Society for Advancing the History of South Asia 8
Session Abstract
Three academic outsiders are usually credited with making the idea of spaceflight both scientifically and technologically feasible during the late nineteenth and early twentieth centuries: Konstantin Tsiolkovskii (1857–1935) in Russia, Hermann Oberth (1894–1989) in Germany and Robert Goddard (1882–1945) in the United States. Naming this 'three heroes' scheme the 'TGO interpretation' (for Tsiolkovskii-Goddard-Oberth), historian Michael J. Neufeld has retraced the trope's first emergence to the decade between 1957 and 1967, when the rapid acceleration of the Space Race required the creation of nationally distinct spaceflight narratives. Others have objected that such paternal honors should remain reserved for Sergei Korolev (1906–1966) and Wernher von Braun (1911–1977), who both – the argument goes – combined visionary foresight with unique engineering skills to become the masterminds behind the Soviet and American space programs. On closer inspection, however, similar authorities can also be identified elsewhere, beyond the former superpowers. Qian Xuesen (1911–2009), Vikram Sarabhai (1919–1971) and Itokawa Hideo (1912–1999) are credited with having played equivalent roles for launching spaceflight programs in China, India and Japan. Whether remembered as 'father of spaceflight,' 'space research pioneer' or 'Dr. Rocket,' they dominate the respective historiographies of these emerging space powers.

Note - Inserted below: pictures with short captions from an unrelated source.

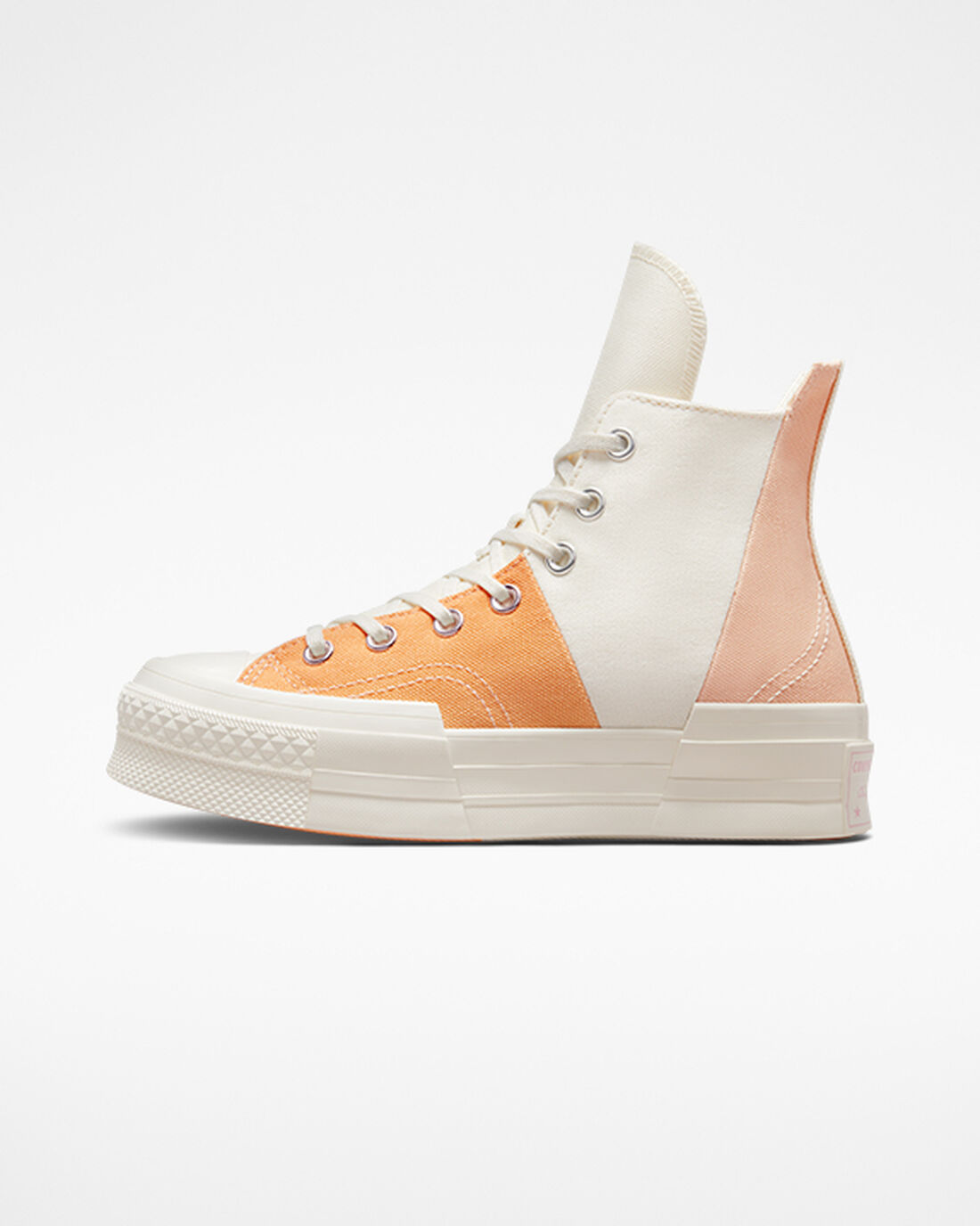 Converse Chuck 70 Plus Color Candy Höga Sneakers Herr Beige/Orange Rosa | Sverige-59427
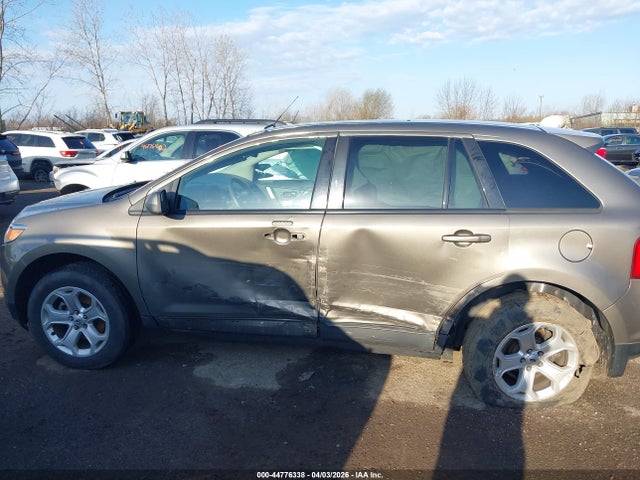 Ford Edge Sel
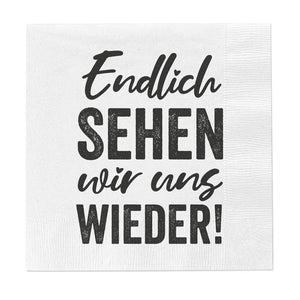 Klassentreffen Deko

Drawing from a wide array of written and visual, biographical and autobiographical sources, presentations scrutinize the interweaving dialectics between the making of 'scientific' celebrities and the creation of national spaceflight genealogies from the 1950s to the 1990s. With a view to interrogating the respective patrimonies, papers ask, first, how the fame of these global space personae was established. When, by whom and to what end were these space scientists acclaimed as national heroes, complete with gendered authority? A second line of inquiry concerns the interpersonal flux of knowledge across borders. Amidst fierce international competition, to what extent did an intra-regional network of space experts emerge, comparable to or distinct from that operating in post-War Europe and the United States? Finally, papers examine the broader political investment in outer space. Does the prominence of these alternative celebrities suggest a common narrative of astrocultural foundations worldwide? And how can the co-existence of national spaceflight genealogies be integrated into a global history of outer space?
The panel brings together younger scholars from China and Japan with established space historians from Europe and the United States in order to facilitate a genuinely decentered and decolonized conversation on the transnational history of spaceflight, techno-nationalism and knowledge circulation throughout the Space Age. Rather than aiming to complement the original 'three heroes' scheme with a different set of father figures, the panel seeks to address the apparently irresistible appeal of twentieth-century astroculture from a global perspective.